If, then, there be no "I am myself" in the Personality except as reflected there by the presence of the Higher Ego, thus "clothed in a coat of skin," thus "crucified in the bonds of flesh," it is at once evident why there can be for it no immortality. The lower aspect which has flamed up under the vivifying presence of the Higher Ego, as the dimly burning flame of a night lamp might under the impetus of a jet of pure oxygen, fades into bare latency after death. It can not endure even as a memory; for its passionate cycle of existence is not, nor can it be, recorded in the memory of the Divine Higher Ego. The latter retires to subjective planes, and in Devachan assimilates the wisdom acquired in its last life on earth. All is gone - the lower aspect of the Personality to the oblivion of latency, the higher to its source.
How, then, is any immortality possible for the Personality? Only in the memory of the Higher Ego of the period during which it spent a life cycle in such or such a body is any record preserved. The association is remembered as the memory of such or such a dwelling occupied by man during one life might be. Illumined by some noble act, some self-sacrificing deed, how the memory of all surroundings shines forth out of the obscurity of common-place, selfish existence! Every detail remains vivid; the act and all its accessories of environment or circumstance are accurately preserved.
So with our Personalities. It is possible to so illumine our life with noble and unselfish deeds and thoughts that it shall remain a vivid and pleasant memory to our Higher Ego throughout eternal vistas. It is, also, possible to permit the consciousness of our divine Self to be so drowned in the clamor of the senses, to be so suppressed by a wicked, selfish, or even a vain or idle life, that no record is preserved. Such a life is a day in which "nothing happened to us"; forgotten, not because of this, but rather because we permitted it to pass without making it live in our memory by some good deed done to our fellow-men.

###

• **YOUR TASK**: In the passage on the Personality and the Higher Ego, what does the Higher Ego assimilate in Devachan?

• **PROVIDED MATERIAL**:
###

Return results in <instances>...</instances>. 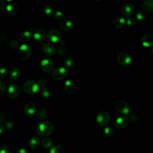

###

• **CORRECT ANSWER**: The wisdom acquired in its last life on earth.